> _提示文_
2008年7月23日(水)掲載

◎マナー学んで楽しく入浴…高丘幼稚園
 函館市高丘町27の高丘幼稚園(玉利達人園長、園児96人)年長組の園児41人が22日、市内湯川町2の天然温泉公衆浴場「大盛湯」(牧野康宏社長)で体験入浴会を行った。園児らは銭湯の入り方を学び、熱い湯船につかりながら友達と一緒の入浴を楽しんだ。

 同園ではお泊まり会の一環として毎年、体験入浴会を実施している。子供同士が触れ合い、入浴マナーを楽しく覚えるのが目的だ。

 この日、牧野社長が手作りの紙芝居で「お湯に入る前に体を洗って」「浴室は滑るから騒がず走らないで」などと、銭湯の公共マナーを分かりやすく説明した後、園児らは男女に分かれて入浴を体験。保護者や先生たちに手伝ってもらいながら体を洗い、湯気が立つ大きな浴槽に順番に入っていった。

 初めは「熱い」などと声を上げていた子供たちも、先生と一緒に10を数えて体を温めると、上気した笑顔で上がっていった。藤井陽平ちゃん(5)は「あったかくて楽しかった」と話していた。(新目七恵)

> _提供データ_
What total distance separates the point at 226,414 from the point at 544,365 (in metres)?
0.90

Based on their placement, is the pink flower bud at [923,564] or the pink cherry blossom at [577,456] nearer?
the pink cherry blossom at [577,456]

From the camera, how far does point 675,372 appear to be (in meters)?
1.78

> _課題内容_
入浴会の記事から、「2008年7月23日(水)掲載」から「な浴槽に順番に入っていった。」までの部分を一字も変えずに引用しなさい。 上に挙げた各行は、参照しなくてよい。

> _解答例_
2008年7月23日(水)掲載

◎マナー学んで楽しく入浴…高丘幼稚園
 函館市高丘町27の高丘幼稚園(玉利達人園長、園児96人)年長組の園児41人が22日、市内湯川町2の天然温泉公衆浴場「大盛湯」(牧野康宏社長)で体験入浴会を行った。園児らは銭湯の入り方を学び、熱い湯船につかりながら友達と一緒の入浴を楽しんだ。

 同園ではお泊まり会の一環として毎年、体験入浴会を実施している。子供同士が触れ合い、入浴マナーを楽しく覚えるのが目的だ。

 この日、牧野社長が手作りの紙芝居で「お湯に入る前に体を洗って」「浴室は滑るから騒がず走らないで」などと、銭湯の公共マナーを分かりやすく説明した後、園児らは男女に分かれて入浴を体験。保護者や先生たちに手伝ってもらいながら体を洗い、湯気が立つ大きな浴槽に順番に入っていった。